Yer ve gökler, düşünen mütefekkir için, büyük bir laboratuvar ve gözlem evidir. Kainattaki tüm değişimler ve devinimler, zihin ve aklın sınırlarını genişletir. Böylece Hz. İbrahim gibi, insanoğlu, âlemleri Bahşedenini/Yaratan’ını arar, bulur ve keşfeder. Aslında bu sevgidir, aşktır, bağlanmaktır; nihayetinde İsmail gibi kurban olmaktır.

Yağmurun/rahmetin yere düşmesi, yerkürenin tüm güzellikleri, kulun baş ve kalp gözlerini sonuna kadar açar, sonunda onu gönül gözünün sırlarına ulaştırır. Bu sadece bir sufî için düşünülemez, bir bilim insanı da aynı kapının ve aynı pencerenin müdavimidir, anlamasını bilirse…

Gece ile gündüzün oluşumları, yeryüzünün enine boyuna genişlemesi, dağların yerleşmesi, nehirlerin akması, biten, yetişen ve üreyen her canlının çiftler halinde varlık bulmasının müşahedesi, yüksek tefekkürün sonuçlarıdır.

Kur’ân’ın ifadesiyle hayatın kaynağı su ile yetişen ekinler, zeytinlikler, hurma ağaçları, üzüm bağları ve onlar gibi nice bilinen ve bilinmeyen yemişler, hakikat yolcusu mütefekkirin zihin dünyasının mevzularıdır. Yüksek tefekkür, tevhidi gösteren bir delil olarak vardır. Vâhid’le/Ehad’le, yüksek tefekkür fark edilir, bilinir ve anlaşılır.

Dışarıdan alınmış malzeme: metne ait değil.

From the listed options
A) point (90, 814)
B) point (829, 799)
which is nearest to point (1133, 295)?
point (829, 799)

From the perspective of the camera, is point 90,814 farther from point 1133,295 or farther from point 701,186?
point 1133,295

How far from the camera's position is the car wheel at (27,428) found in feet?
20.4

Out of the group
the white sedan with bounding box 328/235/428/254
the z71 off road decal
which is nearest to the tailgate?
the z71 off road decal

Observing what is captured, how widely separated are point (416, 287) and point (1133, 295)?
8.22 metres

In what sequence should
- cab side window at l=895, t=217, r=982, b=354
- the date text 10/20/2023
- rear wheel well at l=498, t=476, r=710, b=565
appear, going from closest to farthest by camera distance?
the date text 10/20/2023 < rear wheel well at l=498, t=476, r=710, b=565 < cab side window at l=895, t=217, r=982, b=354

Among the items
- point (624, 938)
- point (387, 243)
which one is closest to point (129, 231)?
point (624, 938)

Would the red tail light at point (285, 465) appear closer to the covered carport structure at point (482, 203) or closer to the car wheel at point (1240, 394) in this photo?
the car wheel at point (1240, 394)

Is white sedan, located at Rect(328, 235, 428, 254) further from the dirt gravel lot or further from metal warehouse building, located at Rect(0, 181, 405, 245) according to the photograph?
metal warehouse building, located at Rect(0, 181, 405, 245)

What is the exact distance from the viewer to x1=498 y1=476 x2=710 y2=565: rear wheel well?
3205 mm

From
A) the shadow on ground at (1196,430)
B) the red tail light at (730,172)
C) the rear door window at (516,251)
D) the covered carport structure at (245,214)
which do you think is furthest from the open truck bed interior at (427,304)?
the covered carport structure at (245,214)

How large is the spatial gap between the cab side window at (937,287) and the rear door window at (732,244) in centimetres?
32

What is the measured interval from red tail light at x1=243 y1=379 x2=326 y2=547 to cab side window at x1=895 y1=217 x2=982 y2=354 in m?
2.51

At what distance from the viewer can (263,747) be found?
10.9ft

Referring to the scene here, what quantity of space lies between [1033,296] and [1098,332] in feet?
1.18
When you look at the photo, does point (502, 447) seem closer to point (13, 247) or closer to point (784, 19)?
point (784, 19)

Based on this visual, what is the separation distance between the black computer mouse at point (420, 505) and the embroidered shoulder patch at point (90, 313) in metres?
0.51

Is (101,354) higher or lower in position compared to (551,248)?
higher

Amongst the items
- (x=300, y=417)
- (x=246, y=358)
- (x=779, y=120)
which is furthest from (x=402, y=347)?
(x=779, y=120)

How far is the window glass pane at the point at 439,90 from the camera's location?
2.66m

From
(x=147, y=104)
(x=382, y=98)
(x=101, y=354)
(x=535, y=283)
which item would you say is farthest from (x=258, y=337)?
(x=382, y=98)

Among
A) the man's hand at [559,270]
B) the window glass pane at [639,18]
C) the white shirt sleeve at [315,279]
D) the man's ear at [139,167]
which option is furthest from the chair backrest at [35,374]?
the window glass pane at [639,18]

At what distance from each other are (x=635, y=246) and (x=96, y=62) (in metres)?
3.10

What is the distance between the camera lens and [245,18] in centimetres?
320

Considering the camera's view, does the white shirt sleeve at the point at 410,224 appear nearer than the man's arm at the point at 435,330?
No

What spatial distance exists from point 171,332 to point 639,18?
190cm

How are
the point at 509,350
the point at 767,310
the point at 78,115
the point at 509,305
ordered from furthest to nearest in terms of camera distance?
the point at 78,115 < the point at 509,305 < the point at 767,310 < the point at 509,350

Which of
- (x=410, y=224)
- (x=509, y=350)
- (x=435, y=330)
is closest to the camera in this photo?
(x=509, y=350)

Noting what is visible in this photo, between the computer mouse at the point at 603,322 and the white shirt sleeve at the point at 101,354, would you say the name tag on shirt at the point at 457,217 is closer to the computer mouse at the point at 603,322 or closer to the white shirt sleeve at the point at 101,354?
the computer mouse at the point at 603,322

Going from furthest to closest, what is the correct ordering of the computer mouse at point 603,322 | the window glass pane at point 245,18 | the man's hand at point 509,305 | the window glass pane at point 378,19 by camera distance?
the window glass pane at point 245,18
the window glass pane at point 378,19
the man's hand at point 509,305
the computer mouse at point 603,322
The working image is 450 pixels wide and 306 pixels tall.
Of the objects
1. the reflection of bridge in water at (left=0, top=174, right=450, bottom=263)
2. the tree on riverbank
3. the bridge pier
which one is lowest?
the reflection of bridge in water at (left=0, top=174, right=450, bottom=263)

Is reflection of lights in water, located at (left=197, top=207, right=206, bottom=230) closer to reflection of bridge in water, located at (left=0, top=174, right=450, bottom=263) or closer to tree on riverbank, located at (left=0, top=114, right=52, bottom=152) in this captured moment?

Hâsılı, deliller, işaretler, ayetler, tevhidin hakikatini anlatmaktadır.

Apaçık kanıtlar ve kitaplar, hikmet ve öğütlerle süslenmiş Kur’ân’ın hakikatleridir. Allah’ın kitabî, arazî ve semavî ayetleri, yüksek tefekkürü doğurtan ve dirilten muştulardır.

Yüksek tefekkür, var kılınan bütün âlemlerin sistem, denge ve düzenin mükemmelliğini; yani bir anlamda aşkın kozmik kitabı analitik olarak okur, tahlil eder ve çözümler.

Arının bal yapması için izlediği kâinat ayetleri, Hakk’ın varlığın delilleri olarak tezahür eder. Sistemli düşünen, diyor Kur’ân, kesin olan delili ve ibreti mutlaka görür. Yüksek tefekkür, sistemli ve analitik düşünmeye davet etmektedir.

Tefekkür, sistematik düşünen bir toplumun inşasına çağırmaktadır. Dersler ve ibretler dünyasının şifrelerini çözmek için, ilâhî davet, tüm zamanlar ve mekanlar için geçerliliğini koruyan kutsal bir çağrıyı nida etmektedir. Bunun içinde, sevgi ve merhametin varlığı ise, mutlak bir zorunluluktur. Zira ‘aşkın’ çağrı, mekanik bir yeryüzü sâkinliğini talep etmemektedir. Nihaî hedef, ruhun arınarak dinginliğe ulaşmasıdır. İşte o makam ve mertebede, Hakk’ın rızası, İlâhî rıza vardır.

Kenara çekilerek münzevi bir hal içinde düşünmek, Kutsal Çağrının şartlarındandır. Teker teker yapılan bu tefekkür, etkileyen ve körleştiren tüm önyargılardan kurtulmayı amaçlamaktadır. Hakikatte bu, samimi ve ciddi bir yüksek tefekkür çağrısıdır. Kapsamlı ve derin düşünmek, yaşam ve ölümün sırlarının büyük bir kısmını çözebilir. Hakk’ın izin verdiği ölçüde soruların cevapları verilir, yanıtı olmayan sorular çözüm için geleceğin gündemine terk edilir.

Soruların cevaplarının peşine düşen insan, yüksek tefekkür sayesinde, dersler ve ibretler ummanında arayışına devam eder. Nihayetinde yaptığı keşif, incilerini bulmaya güç yetirecek kabiliyet ve yeteneğe -ilahî bir hediye olarak- sahip olduğunu fark ettirir. Yani, kendisini bilir ve tanır. Gökler ve yer, lütuflar ve ikramlar dünyasının hazineleri olarak keşfedilmeyi beklemektedir. Ama dağlar, üzerine inen yerkürenin hazinleri olan kâinat Kitab’ını taşımaya talip olmadılar, kaçındılar.

Yüksek tefekkür sahibi erdemli insan, misallerin en güzelini el-Kitap’ta bulmaktadır. Yeter ki, en yüce iyiliği gerçekleştirecek kutsal gayenin şuurunda olsun.